▸ Data entries:
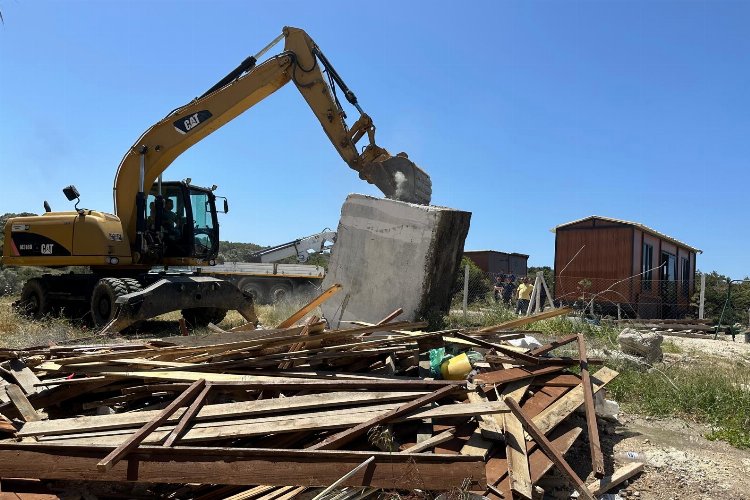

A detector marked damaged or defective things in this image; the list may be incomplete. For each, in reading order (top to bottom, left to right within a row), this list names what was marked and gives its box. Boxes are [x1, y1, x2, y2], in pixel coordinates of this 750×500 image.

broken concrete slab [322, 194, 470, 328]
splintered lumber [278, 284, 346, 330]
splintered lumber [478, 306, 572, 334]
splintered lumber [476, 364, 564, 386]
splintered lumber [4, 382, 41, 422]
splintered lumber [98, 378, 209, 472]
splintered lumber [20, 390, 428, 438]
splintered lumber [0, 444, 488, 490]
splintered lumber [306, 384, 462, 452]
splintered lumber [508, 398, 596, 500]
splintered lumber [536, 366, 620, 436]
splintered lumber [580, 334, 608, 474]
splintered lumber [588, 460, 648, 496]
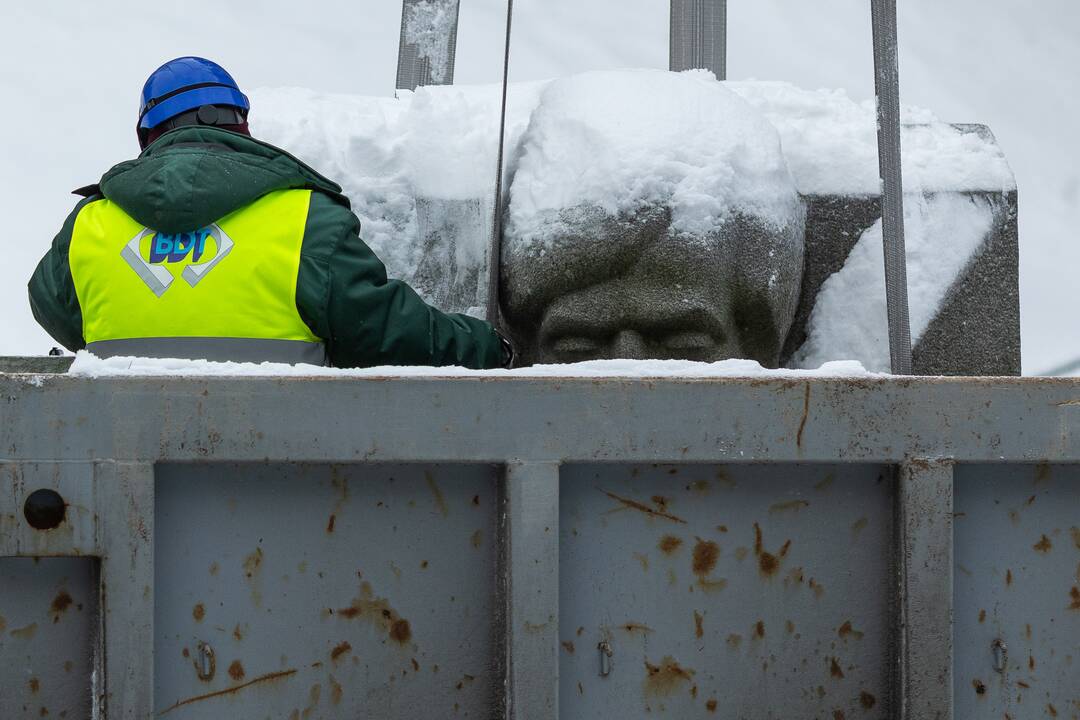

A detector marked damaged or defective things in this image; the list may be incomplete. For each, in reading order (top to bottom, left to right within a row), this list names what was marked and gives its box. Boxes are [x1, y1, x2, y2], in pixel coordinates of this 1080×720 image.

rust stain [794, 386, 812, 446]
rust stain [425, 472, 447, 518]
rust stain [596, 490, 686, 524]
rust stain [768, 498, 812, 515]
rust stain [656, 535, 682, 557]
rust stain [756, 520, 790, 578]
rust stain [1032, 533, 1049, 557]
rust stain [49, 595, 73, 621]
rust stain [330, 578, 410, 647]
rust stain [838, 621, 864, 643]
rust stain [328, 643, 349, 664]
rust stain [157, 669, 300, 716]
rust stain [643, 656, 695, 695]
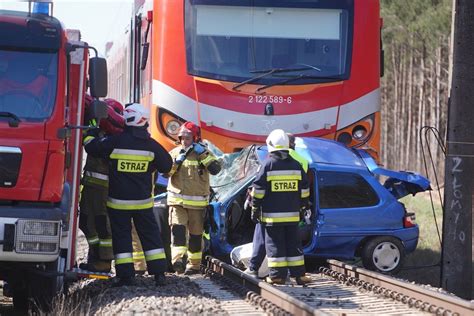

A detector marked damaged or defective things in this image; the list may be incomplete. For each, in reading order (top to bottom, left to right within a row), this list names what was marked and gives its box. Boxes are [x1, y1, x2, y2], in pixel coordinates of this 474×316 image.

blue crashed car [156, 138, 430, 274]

▸ Problem: Reproduce all of the lines above verbatim, leaving the pictures out of your answer.

▸ Complete response:
A detector marked damaged or defective things in this image; the list may be incomplete. For each, in reading order (top to bottom, left to right within a row), this list names what was marked and gives its box. Boxes are [x1, y1, x2, y2], in pixel coordinates of this 750×500 image.

broken concrete slab [322, 194, 470, 328]
splintered lumber [278, 284, 346, 330]
splintered lumber [478, 306, 572, 334]
splintered lumber [476, 364, 564, 386]
splintered lumber [4, 382, 41, 422]
splintered lumber [98, 378, 209, 472]
splintered lumber [20, 390, 428, 438]
splintered lumber [0, 444, 488, 490]
splintered lumber [306, 384, 462, 452]
splintered lumber [508, 398, 596, 500]
splintered lumber [536, 366, 620, 436]
splintered lumber [580, 334, 608, 474]
splintered lumber [588, 460, 648, 496]

A detector marked damaged or defective things in this image; the list may be incomplete. For each, in reading order (top to bottom, left to right within a row), this list names what was marked and gives its box. Boxes are [x1, y1, x2, y2], in pixel coordinates of this 1080×720 image.

rust stain [794, 386, 812, 446]
rust stain [425, 472, 447, 518]
rust stain [596, 490, 686, 524]
rust stain [768, 498, 812, 515]
rust stain [656, 535, 682, 557]
rust stain [756, 520, 790, 578]
rust stain [1032, 533, 1049, 557]
rust stain [49, 595, 73, 621]
rust stain [330, 578, 410, 647]
rust stain [838, 621, 864, 643]
rust stain [328, 643, 349, 664]
rust stain [157, 669, 300, 716]
rust stain [643, 656, 695, 695]

A detector marked damaged or defective things in this image; the list may be incomplete. For each, in reading order (top to bottom, left to right within a row), this list names what was marked and gives its box. Boxes are [x1, y1, x2, y2], in pixel coordinates of this 474×316 image.

blue crashed car [156, 138, 430, 274]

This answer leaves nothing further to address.